Cet atelier se positionne dans la filiation des loges engagées de la franc-maçonnerie, telle Les Neuf Sœurs du Grand Orient, pour qui l’initiation maçonnique vise à « bâtir en même temps le temple intérieur et le temple extérieur ». Elle se donne pour objectif de faire vivre la tradition de la franc-maçonnerie des Lumières, de rassembler des hommes libres, actifs, déterminés à protéger la démocratie et la République des menaces qui pèsent sur elles de plus en plus gravement, de penser l’avenir.

Ses premières réunions préparatoires ont lieu dans un petit restaurant du XXe arrondissement à Paris, Chez Denise, une cayenne à la façon de L’Oie et le Gril, taverne londonienne où fut conçue en 1717 la première obédience maçonnique inspirée de l’idéal des Lumières et de la révolution scientifique.

On y festoyait dans la filiation de notre maître Rabelais mais on y travaillait à la déclaration de principes que la loge adopta, affichant clairement les intentions :
« Que la liberté ne soit pas l’apanage de la fortune et de la naissance, que l’égalité de tous devant la loi soit respectée, que l’argent, la coterie ne l’emportent pas sur le savoir et le mérite, que l’école soit celle de la Fraternité.
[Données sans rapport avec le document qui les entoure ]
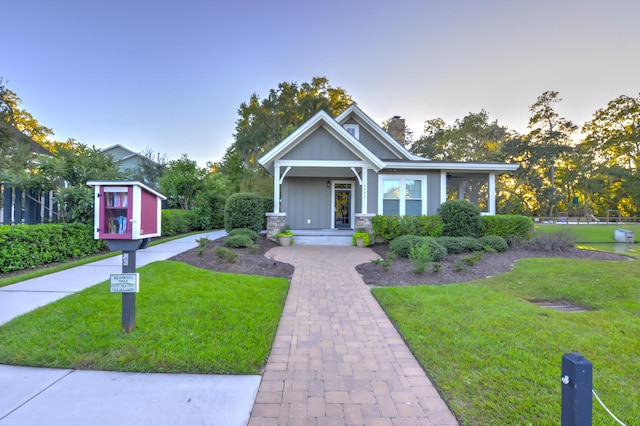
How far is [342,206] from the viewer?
14.6 metres

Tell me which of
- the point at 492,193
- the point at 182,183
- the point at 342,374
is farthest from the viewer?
the point at 182,183

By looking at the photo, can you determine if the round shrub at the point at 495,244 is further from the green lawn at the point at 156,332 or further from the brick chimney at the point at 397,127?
the brick chimney at the point at 397,127

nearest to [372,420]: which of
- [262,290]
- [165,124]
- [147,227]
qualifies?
[147,227]

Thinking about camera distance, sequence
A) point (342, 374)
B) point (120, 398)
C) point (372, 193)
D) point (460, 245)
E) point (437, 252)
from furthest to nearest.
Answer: point (372, 193)
point (460, 245)
point (437, 252)
point (342, 374)
point (120, 398)

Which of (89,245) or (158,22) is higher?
(158,22)

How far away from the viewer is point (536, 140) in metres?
34.2

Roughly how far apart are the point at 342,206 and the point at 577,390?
13335 mm

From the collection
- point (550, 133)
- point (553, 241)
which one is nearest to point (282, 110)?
point (553, 241)

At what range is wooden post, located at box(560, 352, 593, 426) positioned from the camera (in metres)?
1.30

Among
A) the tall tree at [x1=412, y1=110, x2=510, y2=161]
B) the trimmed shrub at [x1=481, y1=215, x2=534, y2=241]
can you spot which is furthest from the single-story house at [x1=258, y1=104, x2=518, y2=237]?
the tall tree at [x1=412, y1=110, x2=510, y2=161]

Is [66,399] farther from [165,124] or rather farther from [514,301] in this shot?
[165,124]

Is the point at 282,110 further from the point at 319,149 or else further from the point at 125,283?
the point at 125,283

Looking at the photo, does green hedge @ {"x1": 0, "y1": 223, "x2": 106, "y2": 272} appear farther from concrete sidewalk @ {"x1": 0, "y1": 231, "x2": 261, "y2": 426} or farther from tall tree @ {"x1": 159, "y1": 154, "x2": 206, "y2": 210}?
tall tree @ {"x1": 159, "y1": 154, "x2": 206, "y2": 210}

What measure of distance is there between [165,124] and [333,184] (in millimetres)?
11580
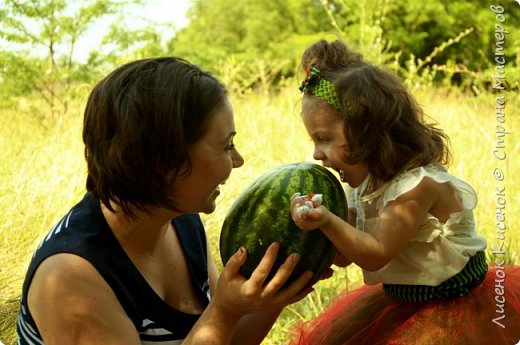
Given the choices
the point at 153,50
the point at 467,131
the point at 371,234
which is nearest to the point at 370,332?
the point at 371,234

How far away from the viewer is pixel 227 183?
566cm

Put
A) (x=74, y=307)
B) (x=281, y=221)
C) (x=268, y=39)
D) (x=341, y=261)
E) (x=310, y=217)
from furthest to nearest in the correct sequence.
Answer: (x=268, y=39) < (x=341, y=261) < (x=281, y=221) < (x=310, y=217) < (x=74, y=307)

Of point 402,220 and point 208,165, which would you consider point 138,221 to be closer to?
point 208,165

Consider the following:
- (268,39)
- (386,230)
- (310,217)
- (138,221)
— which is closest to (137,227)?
(138,221)

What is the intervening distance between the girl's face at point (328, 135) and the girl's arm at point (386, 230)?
26 cm

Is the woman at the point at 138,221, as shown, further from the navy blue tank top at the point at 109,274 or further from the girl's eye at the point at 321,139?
the girl's eye at the point at 321,139

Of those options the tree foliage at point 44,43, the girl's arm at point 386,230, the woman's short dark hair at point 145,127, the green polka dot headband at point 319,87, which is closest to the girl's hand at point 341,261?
the girl's arm at point 386,230

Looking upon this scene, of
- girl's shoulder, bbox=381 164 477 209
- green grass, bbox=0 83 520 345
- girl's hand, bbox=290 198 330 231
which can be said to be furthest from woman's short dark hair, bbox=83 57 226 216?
green grass, bbox=0 83 520 345

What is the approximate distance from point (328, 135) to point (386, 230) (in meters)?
0.46

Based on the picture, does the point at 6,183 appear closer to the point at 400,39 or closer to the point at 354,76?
the point at 354,76

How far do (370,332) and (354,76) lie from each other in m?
1.06

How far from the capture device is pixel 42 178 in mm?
5402

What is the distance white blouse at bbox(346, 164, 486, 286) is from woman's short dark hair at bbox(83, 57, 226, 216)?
2.73ft

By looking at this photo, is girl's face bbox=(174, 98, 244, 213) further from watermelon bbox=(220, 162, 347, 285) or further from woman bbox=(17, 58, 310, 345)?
watermelon bbox=(220, 162, 347, 285)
Il s’agit de chasser le trouble des esprits né du vide de la pensée politique » et de faire en sorte que le Grand Orient assume sa mission historique de rassembler ce qui est épars, pour préparer l’avènement d’« une société plus juste et plus éclairée ». Et de lui permettre d’évoluer en renforçant la démocratie interne, en modernisant l’extériorisation du travail de l’obédience, en ouvrant la voie à la présence des femmes dans les ateliers de la rue Cadet.

Le contexte politique, la perte du sens, la montée des périls, ont nourri cette volonté de rassembler.
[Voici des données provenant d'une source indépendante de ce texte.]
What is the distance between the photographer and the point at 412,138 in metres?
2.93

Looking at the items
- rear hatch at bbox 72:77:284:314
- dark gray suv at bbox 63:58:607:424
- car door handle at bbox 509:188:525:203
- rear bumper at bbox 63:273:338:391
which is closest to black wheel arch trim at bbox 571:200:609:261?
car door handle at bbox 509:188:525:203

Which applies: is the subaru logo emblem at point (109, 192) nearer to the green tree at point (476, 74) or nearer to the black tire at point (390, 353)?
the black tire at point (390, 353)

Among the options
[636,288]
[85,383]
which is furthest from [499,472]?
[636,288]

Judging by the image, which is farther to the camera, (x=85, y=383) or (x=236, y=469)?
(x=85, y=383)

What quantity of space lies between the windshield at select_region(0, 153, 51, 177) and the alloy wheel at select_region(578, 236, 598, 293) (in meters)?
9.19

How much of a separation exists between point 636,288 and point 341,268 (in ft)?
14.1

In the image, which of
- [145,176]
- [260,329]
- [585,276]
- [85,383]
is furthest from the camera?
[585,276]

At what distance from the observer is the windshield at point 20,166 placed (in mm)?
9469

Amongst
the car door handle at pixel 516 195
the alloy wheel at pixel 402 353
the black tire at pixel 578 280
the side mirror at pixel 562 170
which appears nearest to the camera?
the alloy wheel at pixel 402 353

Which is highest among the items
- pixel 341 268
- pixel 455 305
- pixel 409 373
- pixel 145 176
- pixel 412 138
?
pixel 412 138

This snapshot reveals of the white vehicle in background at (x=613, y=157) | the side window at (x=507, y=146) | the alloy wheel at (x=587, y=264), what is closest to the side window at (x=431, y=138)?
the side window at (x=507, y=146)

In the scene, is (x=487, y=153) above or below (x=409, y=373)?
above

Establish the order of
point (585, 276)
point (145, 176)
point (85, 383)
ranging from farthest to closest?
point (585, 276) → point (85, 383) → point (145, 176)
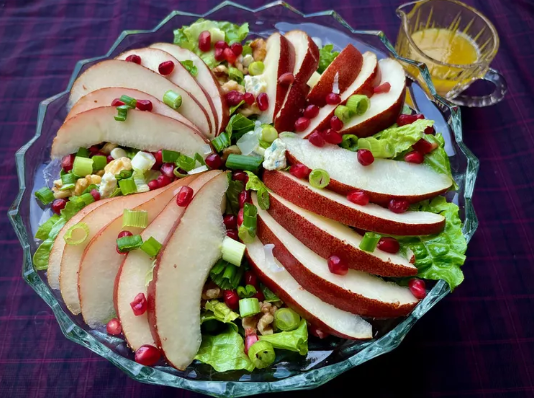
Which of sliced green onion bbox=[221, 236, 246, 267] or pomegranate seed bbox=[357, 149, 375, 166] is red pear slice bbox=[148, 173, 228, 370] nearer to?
sliced green onion bbox=[221, 236, 246, 267]

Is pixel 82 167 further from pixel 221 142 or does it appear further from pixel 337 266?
pixel 337 266

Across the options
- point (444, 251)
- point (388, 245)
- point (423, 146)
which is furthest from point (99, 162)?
point (444, 251)

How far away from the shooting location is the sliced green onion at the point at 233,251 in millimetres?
2090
Onze années auparavant, de très nombreux francs-maçons avaient espéré que l’élection d’un homme de gauche à la présidence pour la première fois de la Ve République allait « changer la vie ». Avec le recul, il convenait de constater que la vie avait changé les hommes, qu’une chape de confusion était tombée sur les fondamentaux de ce que nous qualifions de « République laïque et sociale ».

En amont de la politique, les valeurs et les principes les mieux établis se révélaient menacés. L’extrême droite se posait en alternative alors que le souvenir de l’État français de Pétain, Doriot, Déat était encore présent dans la mémoire des anciens et que se révélerait bientôt l’impunité d’éminents collaborateurs. Dix ans plus tard, le candidat du Front national se qualifierait au second tour de l’élection présidentielle.

Une poignée de décennies après, l’islamisme politique frappait et son idéologie gangrenait des pans de la culture historique de la gauche.

Les fondateurs de la Loge République avaient des raisons de s’inquiéter. Tout au plus eurent-ils peut être tort d’avoir raison trop tôt. Il fallut du temps et de l’énergie pour que cet appel à la prise de conscience, qui bousculait quelques certitudes, soit entendu.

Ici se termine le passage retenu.